Cold, clear water! We drank great long draughts of it, washed ourselves clean and fresh in a basin half-full of water.
One day Tim Carter came by sober. "The damn homestead is too dry for a man to drink water, say nothing of whisky," he stormed. "I'm going to have water if it takes my last dollar."
He brought in a drill. For several days neighbors helped with the drilling; others flocked around with strained anxiety, waiting, waiting for that drill to strike water.
Then one scorching afternoon the drillers gave a whoop as they brought up the drill. "Oil! Oil! There's oil on this drill. Damned if we ain't struck oil!"
Tim Carter's straight, portly figure drooped. He put his hands in his pockets, staring aghast at the evidence before him. "Oil!" he shouted. "Who in hell wants oil? Nobody but Rockefeller. It's water we want!"

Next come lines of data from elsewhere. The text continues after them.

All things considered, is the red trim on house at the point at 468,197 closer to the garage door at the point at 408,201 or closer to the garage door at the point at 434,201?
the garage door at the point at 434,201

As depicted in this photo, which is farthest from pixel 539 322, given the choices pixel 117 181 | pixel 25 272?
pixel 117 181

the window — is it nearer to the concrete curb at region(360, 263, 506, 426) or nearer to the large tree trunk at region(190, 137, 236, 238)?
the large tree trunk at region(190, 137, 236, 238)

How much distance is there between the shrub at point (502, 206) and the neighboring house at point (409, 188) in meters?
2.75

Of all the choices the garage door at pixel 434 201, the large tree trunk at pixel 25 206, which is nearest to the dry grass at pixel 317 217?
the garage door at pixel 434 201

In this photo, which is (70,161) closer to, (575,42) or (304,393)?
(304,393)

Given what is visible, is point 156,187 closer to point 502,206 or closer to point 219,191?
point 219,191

"Pack up your rig, boys," he said in a tone of defeat, as though he'd made a final plea in court and lost the case. A discouraged, disheartened group, they turned away.
Thirst became an obsession with us all, men and animals alike. Cattle, breaking out of pastures, went bawling over the plains; horses went running wildly in search of water. People were famished for a cold drink.
"I don't believe we ought to drink that water," I heard Ida Mary tell Ma Wagor, as she stood, dipper in hand, looking dubiously into the bucket.
"Oh, never mind about the germs," Ma said. "Just pick out them you see and them you can't see oughtn't hurt anybody. You can't be persnickety these days." With all that we could see in the water, it did seem as though the invisible ones couldn't do much harm.
With the perverseness of nature, the less water one has the thirstier one becomes. When it is on tap one doesn't think of it. But down to the last half-gallon, our thirst was unquenchable.